Can I use vLLM with AMD GPUs?
Yes, ROCm 6.0+ is productively supported as of May 2026. Tested hardware: MI250, MI300X. Performance on MI300X is comparable to H100, but driver maturity is still lower. For standard Swiss setups, NVIDIA remains the default – Hetzner and Infomaniak both offer H100 and L40S.
Which models run best under vLLM?
Llama 3.3, Llama 4 Scout and Maverick, Mistral Large 2 and Small 3.1, Qwen 2.5 and Qwen 3, DeepSeek V3 and V4, Apertus 8B and 70B, Phi-4, Gemma 3. Vision-language: LLaVA and Qwen2-VL. Weakly supported are very small, exotic architectures – these traditionally ran better under Hugging Face Text Generation Inference.
Do I need a tensor-parallel setup for 70B models?
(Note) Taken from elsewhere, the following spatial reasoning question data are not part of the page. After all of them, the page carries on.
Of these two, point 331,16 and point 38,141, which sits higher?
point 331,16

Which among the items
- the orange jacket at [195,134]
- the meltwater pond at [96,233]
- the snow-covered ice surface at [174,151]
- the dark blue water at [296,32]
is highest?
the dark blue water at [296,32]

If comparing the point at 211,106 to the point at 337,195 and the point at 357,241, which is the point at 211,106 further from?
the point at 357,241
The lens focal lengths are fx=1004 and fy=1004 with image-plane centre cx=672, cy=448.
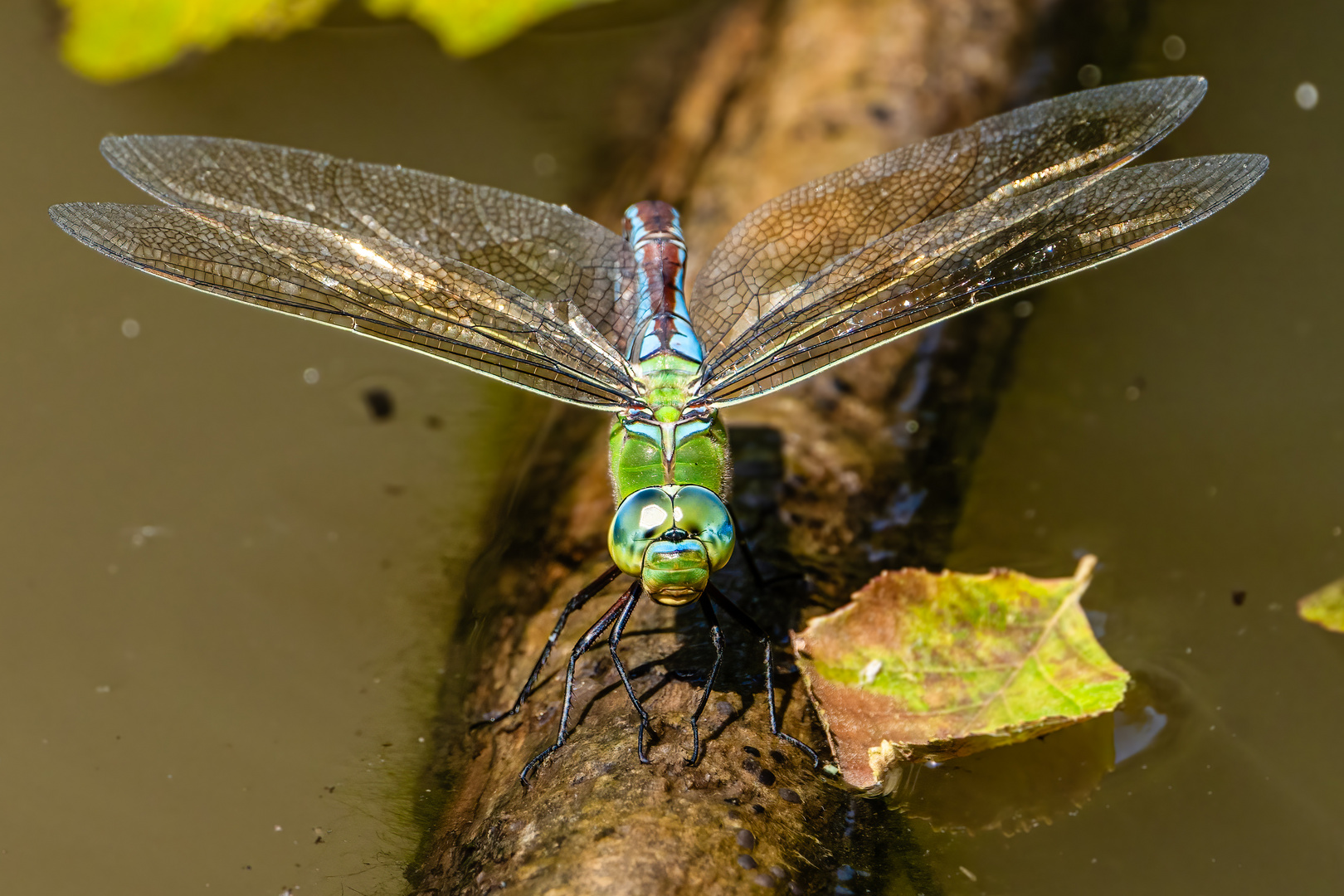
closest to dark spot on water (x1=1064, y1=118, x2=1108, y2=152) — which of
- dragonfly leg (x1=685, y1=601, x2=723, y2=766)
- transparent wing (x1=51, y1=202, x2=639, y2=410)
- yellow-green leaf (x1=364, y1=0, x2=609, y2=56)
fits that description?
transparent wing (x1=51, y1=202, x2=639, y2=410)

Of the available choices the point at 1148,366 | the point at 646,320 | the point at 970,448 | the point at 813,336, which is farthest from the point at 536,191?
the point at 1148,366

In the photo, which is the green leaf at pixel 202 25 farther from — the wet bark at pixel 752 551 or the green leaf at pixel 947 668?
the green leaf at pixel 947 668

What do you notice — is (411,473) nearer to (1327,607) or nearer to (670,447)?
(670,447)

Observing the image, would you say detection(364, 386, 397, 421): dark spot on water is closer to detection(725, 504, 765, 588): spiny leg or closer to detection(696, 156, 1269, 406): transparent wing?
detection(696, 156, 1269, 406): transparent wing

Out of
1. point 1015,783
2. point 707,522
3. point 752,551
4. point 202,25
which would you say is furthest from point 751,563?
point 202,25

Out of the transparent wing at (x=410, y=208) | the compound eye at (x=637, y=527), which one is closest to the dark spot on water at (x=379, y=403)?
the transparent wing at (x=410, y=208)

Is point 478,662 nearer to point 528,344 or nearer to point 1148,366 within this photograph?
point 528,344
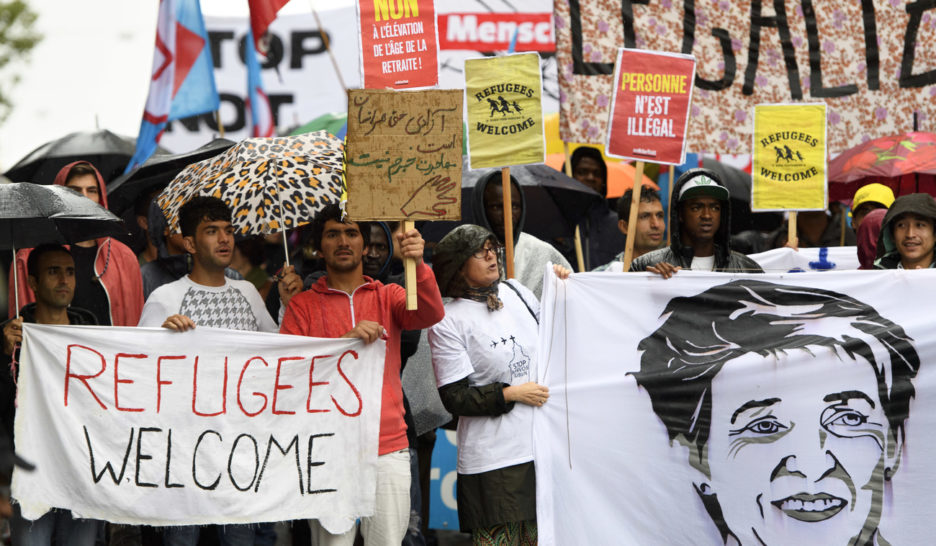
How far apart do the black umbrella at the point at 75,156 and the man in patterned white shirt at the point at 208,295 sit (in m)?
4.12

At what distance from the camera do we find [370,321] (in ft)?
16.6

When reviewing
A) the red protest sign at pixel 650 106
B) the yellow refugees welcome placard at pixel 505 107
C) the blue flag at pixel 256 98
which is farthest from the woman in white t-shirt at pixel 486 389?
the blue flag at pixel 256 98

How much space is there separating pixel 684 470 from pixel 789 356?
69 centimetres

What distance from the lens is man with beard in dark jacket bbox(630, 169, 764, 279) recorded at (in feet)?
19.1

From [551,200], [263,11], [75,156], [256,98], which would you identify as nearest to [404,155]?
[263,11]

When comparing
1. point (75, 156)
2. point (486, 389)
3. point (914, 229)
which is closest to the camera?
point (486, 389)

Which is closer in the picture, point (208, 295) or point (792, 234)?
point (208, 295)

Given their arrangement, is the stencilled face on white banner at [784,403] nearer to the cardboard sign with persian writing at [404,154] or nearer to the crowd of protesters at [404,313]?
the crowd of protesters at [404,313]

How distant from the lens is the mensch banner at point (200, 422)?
505 cm

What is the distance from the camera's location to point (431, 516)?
7.16 meters

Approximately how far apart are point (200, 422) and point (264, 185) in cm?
127

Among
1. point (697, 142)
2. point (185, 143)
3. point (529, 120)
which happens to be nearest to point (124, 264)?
point (529, 120)

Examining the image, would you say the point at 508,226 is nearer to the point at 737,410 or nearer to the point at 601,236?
the point at 737,410

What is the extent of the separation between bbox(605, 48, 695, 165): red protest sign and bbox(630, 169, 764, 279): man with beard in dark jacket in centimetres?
58
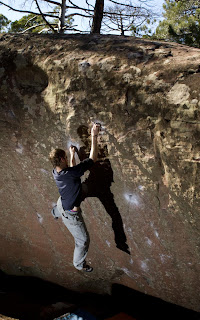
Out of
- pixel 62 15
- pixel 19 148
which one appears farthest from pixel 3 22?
pixel 19 148

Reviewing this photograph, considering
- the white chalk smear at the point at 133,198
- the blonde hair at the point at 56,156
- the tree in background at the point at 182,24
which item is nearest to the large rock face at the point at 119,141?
the white chalk smear at the point at 133,198

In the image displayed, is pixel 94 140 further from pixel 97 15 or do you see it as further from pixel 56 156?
pixel 97 15

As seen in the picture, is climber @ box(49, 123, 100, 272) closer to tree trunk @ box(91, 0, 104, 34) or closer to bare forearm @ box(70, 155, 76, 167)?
bare forearm @ box(70, 155, 76, 167)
Not necessarily. Apertus 70B in 4-bit AWQ fits one H100 80GB with 45-50 GB VRAM. Tensor parallel across two GPUs pays off with full FP16 precision (140 GB needed) or for higher throughput. As of May 2026 the most common Swiss configuration is a single H100 with 4-bit quantisation – covers most fiduciary and law-firm workloads.